> _Problem_
Set out the listing below as a numbered list, leaving out any blank lines.

━━ Data ━━

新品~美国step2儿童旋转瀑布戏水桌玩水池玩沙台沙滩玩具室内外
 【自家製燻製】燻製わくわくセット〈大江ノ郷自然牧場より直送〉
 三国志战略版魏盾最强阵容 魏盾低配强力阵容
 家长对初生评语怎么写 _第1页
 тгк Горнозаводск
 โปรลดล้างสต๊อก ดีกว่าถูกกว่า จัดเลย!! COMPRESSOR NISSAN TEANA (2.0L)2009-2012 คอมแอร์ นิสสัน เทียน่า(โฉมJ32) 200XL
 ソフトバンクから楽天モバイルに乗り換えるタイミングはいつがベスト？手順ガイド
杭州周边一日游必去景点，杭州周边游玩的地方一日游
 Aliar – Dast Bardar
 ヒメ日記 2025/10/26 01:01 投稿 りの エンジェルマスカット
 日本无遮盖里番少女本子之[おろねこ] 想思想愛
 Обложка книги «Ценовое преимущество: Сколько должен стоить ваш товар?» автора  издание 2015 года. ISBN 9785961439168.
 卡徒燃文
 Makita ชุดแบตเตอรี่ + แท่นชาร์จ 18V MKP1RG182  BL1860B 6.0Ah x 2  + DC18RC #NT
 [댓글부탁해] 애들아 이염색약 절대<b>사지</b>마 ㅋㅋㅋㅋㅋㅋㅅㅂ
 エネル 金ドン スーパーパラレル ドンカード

━━━

> _Output of the task_
1. 新品~美国step2儿童旋转瀑布戏水桌玩水池玩沙台沙滩玩具室内外
2.  【自家製燻製】燻製わくわくセット〈大江ノ郷自然牧場より直送〉
3.  三国志战略版魏盾最强阵容 魏盾低配强力阵容
4.  家长对初生评语怎么写 _第1页
5.  тгк Горнозаводск
6.  โปรลดล้างสต๊อก ดีกว่าถูกกว่า จัดเลย!! COMPRESSOR NISSAN TEANA (2.0L)2009-2012 คอมแอร์ นิสสัน เทียน่า(โฉมJ32) 200XL
7.  ソフトバンクから楽天モバイルに乗り換えるタイミングはいつがベスト？手順ガイド
8. 杭州周边一日游必去景点，杭州周边游玩的地方一日游
9.  Aliar – Dast Bardar
10.  ヒメ日記 2025/10/26 01:01 投稿 りの エンジェルマスカット
11.  日本无遮盖里番少女本子之[おろねこ] 想思想愛
12.  Обложка книги «Ценовое преимущество: Сколько должен стоить ваш товар?» автора  издание 2015 года. ISBN 9785961439168.
13.  卡徒燃文
14.  Makita ชุดแบตเตอรี่ + แท่นชาร์จ 18V MKP1RG182  BL1860B 6.0Ah x 2  + DC18RC #NT
15.  [댓글부탁해] 애들아 이염색약 절대<b>사지</b>마 ㅋㅋㅋㅋㅋㅋㅅㅂ
16.  エネル 金ドン スーパーパラレル ドンカード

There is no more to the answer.